What you will do -
Continue the excerpt about Todd Akin and Medicare, starting right after its last sentence.

Excerpt to read -

Rep. Todd Akin, R-MO.

Yesterday, Missouri Republicans selected Rep. Todd Akin (R-MO) as their candidate to oppose Sen. Claire McCaskill’s (D-MO) bid for reelection. Akin, who like nearly every Republican in Congress voted for Rep. Paul Ryan’s (R-WI) plan to phase out Medicare, is a staunch opponent of Medicare in general. Indeed, he told a Tea Party group last year that he believes the program is unconstitutional:

U.S. Rep. Todd Akin said he has doubts about the constitutionality of Medicare and thinks global warming “is highly suspect.” [...]

Akin’s remarks questioning the constitutionality of Medicare came as he was explaining his vote against prescription coverage under the medical plan for seniors and people with disabilities. He said it was too expensive, and “it was expanding an entitlement I wasn’t too comfortable with to begin with.”

Asked about the remarks after the meeting, Akin said, “I don’t find in the Constitution that it is the job of the government to provide health care.

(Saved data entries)

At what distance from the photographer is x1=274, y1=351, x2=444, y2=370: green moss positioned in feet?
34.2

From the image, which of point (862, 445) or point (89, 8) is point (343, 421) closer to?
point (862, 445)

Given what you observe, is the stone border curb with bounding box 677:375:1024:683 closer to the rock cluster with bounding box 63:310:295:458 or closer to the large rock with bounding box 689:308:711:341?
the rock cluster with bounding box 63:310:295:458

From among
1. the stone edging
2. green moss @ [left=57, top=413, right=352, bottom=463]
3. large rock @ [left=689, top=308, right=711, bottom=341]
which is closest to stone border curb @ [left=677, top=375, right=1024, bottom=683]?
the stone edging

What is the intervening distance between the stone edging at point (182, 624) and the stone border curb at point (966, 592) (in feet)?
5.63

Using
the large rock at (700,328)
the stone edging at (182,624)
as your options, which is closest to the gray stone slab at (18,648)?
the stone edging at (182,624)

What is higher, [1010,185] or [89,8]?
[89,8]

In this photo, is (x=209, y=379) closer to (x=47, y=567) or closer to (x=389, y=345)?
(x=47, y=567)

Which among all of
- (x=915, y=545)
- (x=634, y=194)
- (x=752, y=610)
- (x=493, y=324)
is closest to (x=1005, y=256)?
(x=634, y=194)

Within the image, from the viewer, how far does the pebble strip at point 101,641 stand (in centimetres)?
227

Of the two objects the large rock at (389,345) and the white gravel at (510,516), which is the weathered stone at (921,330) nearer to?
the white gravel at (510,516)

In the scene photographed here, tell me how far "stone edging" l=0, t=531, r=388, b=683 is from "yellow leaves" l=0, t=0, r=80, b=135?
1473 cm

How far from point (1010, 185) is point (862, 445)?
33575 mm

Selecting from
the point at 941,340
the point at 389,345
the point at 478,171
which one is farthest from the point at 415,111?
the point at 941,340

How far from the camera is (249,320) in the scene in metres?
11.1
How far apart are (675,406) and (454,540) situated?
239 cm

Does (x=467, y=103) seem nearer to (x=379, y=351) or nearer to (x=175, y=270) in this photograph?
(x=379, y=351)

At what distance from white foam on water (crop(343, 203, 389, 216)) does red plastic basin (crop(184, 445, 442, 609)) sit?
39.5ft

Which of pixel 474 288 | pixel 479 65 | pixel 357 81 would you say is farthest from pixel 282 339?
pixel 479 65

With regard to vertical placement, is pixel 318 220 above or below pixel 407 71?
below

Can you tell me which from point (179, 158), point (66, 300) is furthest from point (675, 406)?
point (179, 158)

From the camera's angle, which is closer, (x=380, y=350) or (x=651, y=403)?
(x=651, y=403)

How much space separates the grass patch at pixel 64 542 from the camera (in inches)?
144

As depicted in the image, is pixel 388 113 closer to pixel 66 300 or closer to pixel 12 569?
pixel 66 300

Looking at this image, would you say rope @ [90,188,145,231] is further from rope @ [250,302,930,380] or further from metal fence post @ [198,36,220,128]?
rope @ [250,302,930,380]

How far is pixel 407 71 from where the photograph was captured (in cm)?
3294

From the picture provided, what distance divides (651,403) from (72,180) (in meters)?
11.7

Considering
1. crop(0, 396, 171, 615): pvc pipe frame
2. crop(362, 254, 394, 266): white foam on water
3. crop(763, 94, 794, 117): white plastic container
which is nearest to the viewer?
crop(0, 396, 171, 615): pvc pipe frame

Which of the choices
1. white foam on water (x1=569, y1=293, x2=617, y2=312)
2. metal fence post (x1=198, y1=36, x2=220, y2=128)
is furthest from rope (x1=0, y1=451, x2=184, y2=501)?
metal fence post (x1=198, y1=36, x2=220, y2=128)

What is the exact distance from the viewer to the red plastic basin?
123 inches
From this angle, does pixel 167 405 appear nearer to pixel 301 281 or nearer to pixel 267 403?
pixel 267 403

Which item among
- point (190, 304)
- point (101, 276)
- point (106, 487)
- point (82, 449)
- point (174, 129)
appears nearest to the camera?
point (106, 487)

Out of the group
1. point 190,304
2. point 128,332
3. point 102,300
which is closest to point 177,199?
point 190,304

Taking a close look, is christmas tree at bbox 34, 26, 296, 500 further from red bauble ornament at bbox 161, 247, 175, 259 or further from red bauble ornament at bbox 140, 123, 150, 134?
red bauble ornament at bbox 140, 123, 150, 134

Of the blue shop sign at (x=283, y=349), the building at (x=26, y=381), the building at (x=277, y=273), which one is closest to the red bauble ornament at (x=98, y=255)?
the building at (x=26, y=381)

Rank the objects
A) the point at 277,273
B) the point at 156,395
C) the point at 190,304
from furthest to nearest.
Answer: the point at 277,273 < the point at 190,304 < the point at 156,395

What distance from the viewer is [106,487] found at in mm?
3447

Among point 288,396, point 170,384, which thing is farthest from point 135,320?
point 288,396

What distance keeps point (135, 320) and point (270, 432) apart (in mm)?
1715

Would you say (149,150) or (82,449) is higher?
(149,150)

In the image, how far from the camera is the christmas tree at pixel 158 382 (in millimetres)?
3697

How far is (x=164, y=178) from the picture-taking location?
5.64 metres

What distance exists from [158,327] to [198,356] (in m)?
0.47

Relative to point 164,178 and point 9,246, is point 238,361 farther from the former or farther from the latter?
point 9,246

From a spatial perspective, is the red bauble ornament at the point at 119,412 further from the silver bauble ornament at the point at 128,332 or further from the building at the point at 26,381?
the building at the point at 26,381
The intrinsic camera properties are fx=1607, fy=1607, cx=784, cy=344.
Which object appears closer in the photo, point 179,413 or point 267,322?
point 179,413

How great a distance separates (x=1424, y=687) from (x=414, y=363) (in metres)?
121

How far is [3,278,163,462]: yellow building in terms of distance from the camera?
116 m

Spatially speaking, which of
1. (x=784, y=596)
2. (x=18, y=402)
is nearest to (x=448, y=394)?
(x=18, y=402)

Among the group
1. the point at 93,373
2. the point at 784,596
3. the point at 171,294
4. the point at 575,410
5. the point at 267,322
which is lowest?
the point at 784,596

Exercise result -
Akin is hardly the first Republican nominated for the Senate this year who holds views that place him well outside the American mainstream. Recently nominated Texas Tea Partier Ted Cruz wants to privatize Social Security and believes that billionaire investor George Soros is leading a global United Nations conspiracy to eliminate the game of golf. Similarly, New York Republican candidate Wendy Long believes that national child labor laws and the federal ban on whites-only lunch counters are unconstitutional.

If elected, Akin would join at least two other Republican senators who believe that Medicare is unconstitutional. Sen. Mike Lee (R-UT) delivered a lecture while he was campaigning for his current job in which he stated that “health care” is not something that can be addressed by the federal government. Likewise, Sen. Tom Coburn (R-OK) told a town hall meeting in 2011 that protecting the “frail elderly” is “a family responsibility, not a government responsibility.”